== TASK REQUIREMENTS ==
Will you output the entries below exactly, skipping every image they contain?

== RECORDS FOR THIS EXERCISE ==
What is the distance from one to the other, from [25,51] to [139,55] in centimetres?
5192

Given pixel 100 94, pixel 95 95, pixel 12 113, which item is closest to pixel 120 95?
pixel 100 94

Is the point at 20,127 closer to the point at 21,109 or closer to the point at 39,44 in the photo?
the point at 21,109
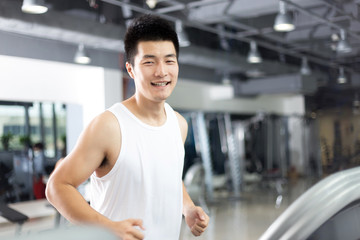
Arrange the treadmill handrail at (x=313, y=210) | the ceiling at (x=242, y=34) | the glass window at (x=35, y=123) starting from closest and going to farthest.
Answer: the treadmill handrail at (x=313, y=210) < the glass window at (x=35, y=123) < the ceiling at (x=242, y=34)

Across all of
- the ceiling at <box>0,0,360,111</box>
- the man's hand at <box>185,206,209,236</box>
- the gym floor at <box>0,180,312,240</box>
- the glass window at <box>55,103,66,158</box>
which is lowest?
the gym floor at <box>0,180,312,240</box>

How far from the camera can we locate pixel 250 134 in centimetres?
864

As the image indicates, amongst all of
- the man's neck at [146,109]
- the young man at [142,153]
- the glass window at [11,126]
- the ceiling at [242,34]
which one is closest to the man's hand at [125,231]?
the young man at [142,153]

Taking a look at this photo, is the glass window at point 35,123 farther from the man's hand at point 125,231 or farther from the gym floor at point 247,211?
the gym floor at point 247,211

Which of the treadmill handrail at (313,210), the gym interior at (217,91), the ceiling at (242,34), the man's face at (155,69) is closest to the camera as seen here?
the treadmill handrail at (313,210)

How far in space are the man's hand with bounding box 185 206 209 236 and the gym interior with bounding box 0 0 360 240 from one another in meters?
0.45

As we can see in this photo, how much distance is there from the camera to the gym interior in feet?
8.82

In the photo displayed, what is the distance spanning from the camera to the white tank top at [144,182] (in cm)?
143

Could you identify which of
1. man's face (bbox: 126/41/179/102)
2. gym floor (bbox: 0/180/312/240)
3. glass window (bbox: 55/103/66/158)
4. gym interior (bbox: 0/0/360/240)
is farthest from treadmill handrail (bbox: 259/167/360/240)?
gym floor (bbox: 0/180/312/240)

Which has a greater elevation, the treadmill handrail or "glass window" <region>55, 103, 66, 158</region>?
"glass window" <region>55, 103, 66, 158</region>

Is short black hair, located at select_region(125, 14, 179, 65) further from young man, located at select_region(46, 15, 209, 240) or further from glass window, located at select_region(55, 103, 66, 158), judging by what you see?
glass window, located at select_region(55, 103, 66, 158)

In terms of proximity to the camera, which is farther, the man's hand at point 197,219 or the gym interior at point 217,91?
the gym interior at point 217,91

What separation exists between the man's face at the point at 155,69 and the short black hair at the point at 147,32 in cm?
2

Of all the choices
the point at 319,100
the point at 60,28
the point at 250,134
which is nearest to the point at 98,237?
the point at 60,28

== EXERCISE RESPONSE ==
What is the distance from one to the other, from [25,51] to [139,55] in centimetres?
5192

Given pixel 100 94, pixel 95 95, pixel 12 113, which item is closest to pixel 120 95?
pixel 100 94

Is the point at 20,127 closer to the point at 21,109 or closer to the point at 39,44 in the photo?
the point at 21,109
Arrange the treadmill handrail at (x=313, y=210) | the ceiling at (x=242, y=34) | the glass window at (x=35, y=123) starting from closest and going to farthest.
Answer: the treadmill handrail at (x=313, y=210) < the glass window at (x=35, y=123) < the ceiling at (x=242, y=34)

Across all of
- the ceiling at <box>0,0,360,111</box>
- the man's hand at <box>185,206,209,236</box>
- the gym floor at <box>0,180,312,240</box>
- the glass window at <box>55,103,66,158</box>
which is lowest?
the gym floor at <box>0,180,312,240</box>

How far from the camera can we locate pixel 250 134 in centimetres?
864

As the image indicates, amongst all of
- the man's neck at [146,109]
- the young man at [142,153]
- the glass window at [11,126]
- the ceiling at [242,34]
which one is closest to the man's hand at [125,231]?
the young man at [142,153]

Taking a look at this photo, is the glass window at point 35,123 farther from the man's hand at point 125,231 or farther from the gym floor at point 247,211?
the gym floor at point 247,211

Which of the treadmill handrail at (313,210), the gym interior at (217,91), the ceiling at (242,34), the man's face at (155,69) is closest to the camera as seen here?
the treadmill handrail at (313,210)

How far in space are the man's hand with bounding box 185 206 209 236 and the gym interior with bounding box 0 0 360 240 from one another in meters?
0.45

As we can see in this photo, how much distance is there from the camera to the gym interior in feet?
8.82

In the photo displayed, what is the distance spanning from the camera to the white tank top at [144,182] (in cm)?
143

Could you identify which of
1. man's face (bbox: 126/41/179/102)
2. gym floor (bbox: 0/180/312/240)
3. glass window (bbox: 55/103/66/158)
4. gym interior (bbox: 0/0/360/240)
is farthest from treadmill handrail (bbox: 259/167/360/240)?
gym floor (bbox: 0/180/312/240)

Which has a greater elevation, the treadmill handrail or "glass window" <region>55, 103, 66, 158</region>?
"glass window" <region>55, 103, 66, 158</region>

Is short black hair, located at select_region(125, 14, 179, 65) further from young man, located at select_region(46, 15, 209, 240) or further from glass window, located at select_region(55, 103, 66, 158), judging by what you see?
glass window, located at select_region(55, 103, 66, 158)

In terms of proximity to the camera, which is farther, the man's hand at point 197,219 or the gym interior at point 217,91?
the gym interior at point 217,91

What separation exists between the man's face at the point at 155,69 and the short black hair at the point at 147,32 in cm?
2

Of all the choices
the point at 319,100
the point at 60,28
the point at 250,134
which is nearest to the point at 98,237?
the point at 60,28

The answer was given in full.